After the holidays, Morty was bragging he’d been out to a new, very swanky seafood restaurant. “The maître d’ said they’re planning to bring in seafood barcodes.”

I immediately pictured a slab of fish on Styrofoam with the price barcode sticker on it—straight from my local supermarket. “And this is at a high-end place?” I said skeptically.

“Yeah, but it’s an identifier code, not a price sticker. It’s so the customer can verify they’re getting what they’re paying for,” he said. “Apparently there’s a big push to identify species, and make the information available.”

Talking about fish barcodes reminded me of a recent paper with the intriguing title “Barcodes of Finance.” I contacted Allan Grody, an international expert in the field, for an update on the issue of systematic financial identifiers. I promise: nothing fishy about the following interview!

Barcodes_Seafood

1.      What are the Barcodes of Finance?

It is analogous to the barcodes used by the global manufacturing and retail trades throughout their supply chain. The barcode we see on physical products is a variable linear representation of numbers that are unique codes for each and every product and supply chain participant. The Barcodes of Finance are similar in that every product or participant in finance would have a unique code, although there is no need to physically represent them – the financial supply chain is completely digital.

2.      What happened when Lehman Brothers collapsed and the lack of a universal identification scheme became apparent?

Lehman had over 6000 corporate and partnership entities operating collectively as Lehman Brothers.

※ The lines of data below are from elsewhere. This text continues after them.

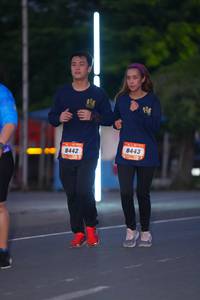 BIB: 8443, 8442
                            <button type="button" onclick="openModal(3263336)" class="btn btn-primary btn-sm float-right btn-popup" data-toggle="modal" data-target=".modal-high-quality">
                        <i class="fas fa-shopping-cart"></i> Add to Cart
                    </button>
                                            <button type="button" onclick="isThisMe(3263336, true)" class="btn btn-success btn-sm float-right btn-popup btn-isme hidden" data-toggle="tooltip" data-placement="bottom" title="นี่คือรูปของคุณใช่ไหม คลิกที่นี่เพื่อเอาเข้าอัลบั้ม">
                        <i class="fas fa-plus"></i> Add to album
                    </button>
                    <button type="button" onclick="isThisMe(3263336, false)" class="btn btn-warning btn-sm float-right btn-popup btn-isnotme hidden">
                        <i class="fas fa-ban"></i> Remove from album
                    </button>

All who interacted with Lehman, regulators as well as everyone who did business with Lehman, needed to understand their risk exposures in its failure.  However, there was no consistent identification system for Lehman and its entities. Every computer system that recorded a relationship with Lehman, whether within the many business units of Lehman, or amongst its counterparties, or within its supply chain, used proprietary codes, their own or a vendor’s coding convention for Lehman and its operating entities. Descriptions of the entities associated with these codes, in many cases, did not associate the name “Lehman Brothers” with the entities’ name. No one could identify or aggregate data from its many entities to understand if, in fact, they were doing business with Lehman and what their exposures were.

Prior to this time, I was teaching a graduate course on risk management systems at NYU’s Stern Business School. Data aggregation for risk management was always a problem because of the lack of a universal coding system for computer systems to uniquely, universally and unambiguously identify each product and participant in each financial transaction within each business unit within a firm as well as across the entire financial system’s supply chain. Risk managers, chief executives and their Boards were constantly questioning the data that was represented in their enterprise-wide risk exposure reports.

Barcodes_ lehman-brothers-collapse

Lehman (as well all other internationally active financial institutions) had to aggregate disparate transaction data across their many globally active,  multiply represented customers transacting in multiple products. These customers, too, were represented differently in Lehman’s systems, as well as other financial institutions’ systems. Regulators, therefore, could not aggregate transaction data to understand each financial institution’s global exposure to Lehman, nor could customers identify their exposures to Lehman.